-- WORK TO DO --
Transcribe every entry word for word, leaving out all images.

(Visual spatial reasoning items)
------------------------------------------------

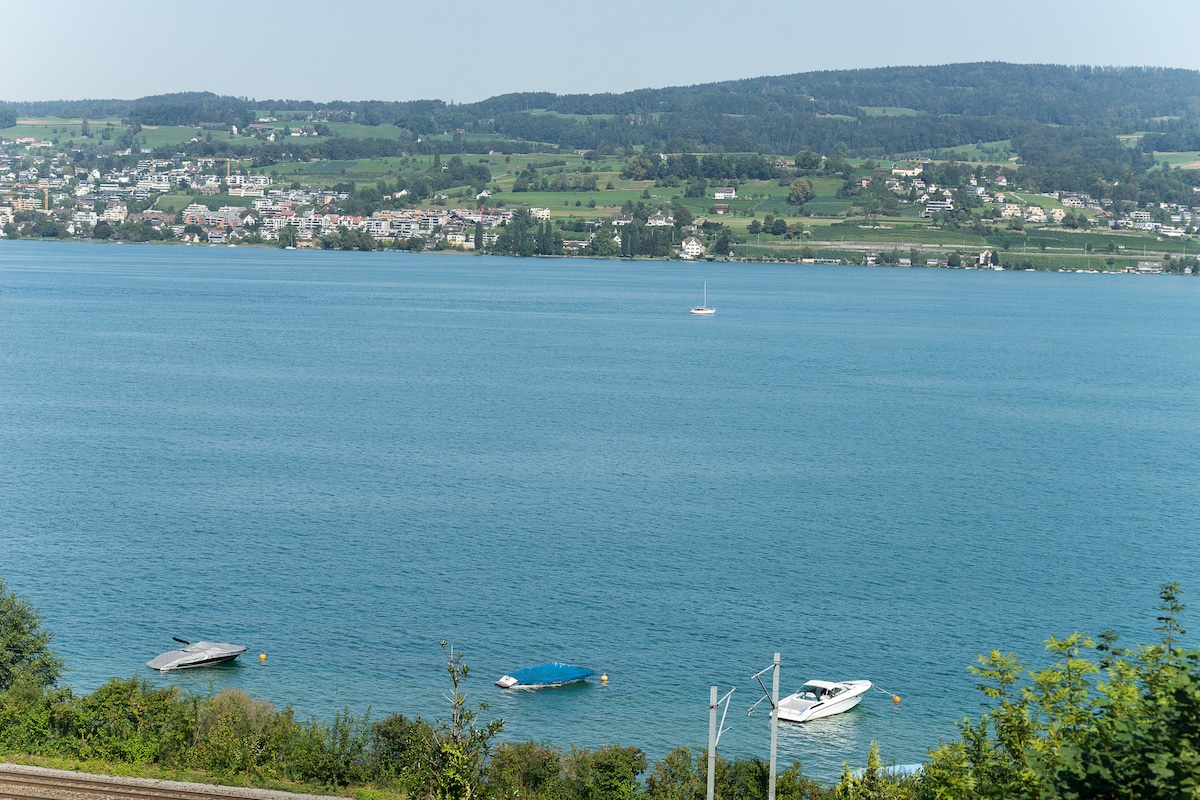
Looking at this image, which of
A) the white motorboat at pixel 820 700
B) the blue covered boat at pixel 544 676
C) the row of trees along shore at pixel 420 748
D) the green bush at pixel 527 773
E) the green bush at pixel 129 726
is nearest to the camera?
the row of trees along shore at pixel 420 748

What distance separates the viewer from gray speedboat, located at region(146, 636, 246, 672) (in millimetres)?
25653

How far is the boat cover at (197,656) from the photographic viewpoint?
84.2 feet

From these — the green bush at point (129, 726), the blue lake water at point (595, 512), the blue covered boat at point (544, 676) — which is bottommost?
the blue covered boat at point (544, 676)

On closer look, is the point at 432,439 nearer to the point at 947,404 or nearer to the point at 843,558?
the point at 843,558

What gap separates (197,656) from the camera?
2589cm

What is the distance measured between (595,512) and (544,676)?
12.4 metres

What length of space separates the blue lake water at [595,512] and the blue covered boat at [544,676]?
282mm

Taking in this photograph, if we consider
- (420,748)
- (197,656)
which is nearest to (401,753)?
(420,748)

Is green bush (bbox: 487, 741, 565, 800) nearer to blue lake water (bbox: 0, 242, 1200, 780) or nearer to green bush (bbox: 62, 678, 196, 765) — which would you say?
blue lake water (bbox: 0, 242, 1200, 780)

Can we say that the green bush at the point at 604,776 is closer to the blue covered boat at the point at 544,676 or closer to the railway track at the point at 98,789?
the railway track at the point at 98,789

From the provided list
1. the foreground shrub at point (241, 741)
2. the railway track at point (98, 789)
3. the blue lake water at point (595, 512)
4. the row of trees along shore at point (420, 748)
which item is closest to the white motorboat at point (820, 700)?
the blue lake water at point (595, 512)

------------------------------------------------

-- ANSWER TO THE TASK --
Looking at this image, which of
A) the white motorboat at pixel 820 700
B) the blue covered boat at pixel 544 676
C) the row of trees along shore at pixel 420 748
D) the green bush at pixel 527 773
E) the green bush at pixel 129 726
is nearest to the camera?
the row of trees along shore at pixel 420 748

What distance separates the viewer from gray speedboat, located at region(146, 636, 246, 672) (in millimetres)?
25653

How far is the boat cover at (197,656) from the photographic viewpoint?
84.2 feet

From these — the green bush at point (129, 726), the blue lake water at point (595, 512), the blue covered boat at point (544, 676) — which is bottommost?
the blue covered boat at point (544, 676)

On closer look, is the point at 432,439 nearer to the point at 947,404 or nearer to the point at 843,558?
the point at 843,558

What gap separates (197,656) from the camera?
2589cm

What is the distance measured between (595,512) and (544,676)?
12.4 metres

What length of space separates the blue lake water at [595,512] and the blue covered boat at [544,676]?
282mm

Taking in this photograph, if we consider
- (420,748)
- (197,656)
which is nearest to (401,753)?
(420,748)

Is green bush (bbox: 487, 741, 565, 800) nearer to blue lake water (bbox: 0, 242, 1200, 780) or nearer to green bush (bbox: 62, 678, 196, 765) — which would you say?
blue lake water (bbox: 0, 242, 1200, 780)

Can we say that the green bush at the point at 604,776 is closer to the blue covered boat at the point at 544,676 or closer to the railway track at the point at 98,789?
the railway track at the point at 98,789

From the provided list
1. the foreground shrub at point (241, 741)
2. the railway track at point (98, 789)
3. the blue lake water at point (595, 512)
4. the row of trees along shore at point (420, 748)
which item is closest to the white motorboat at point (820, 700)?
the blue lake water at point (595, 512)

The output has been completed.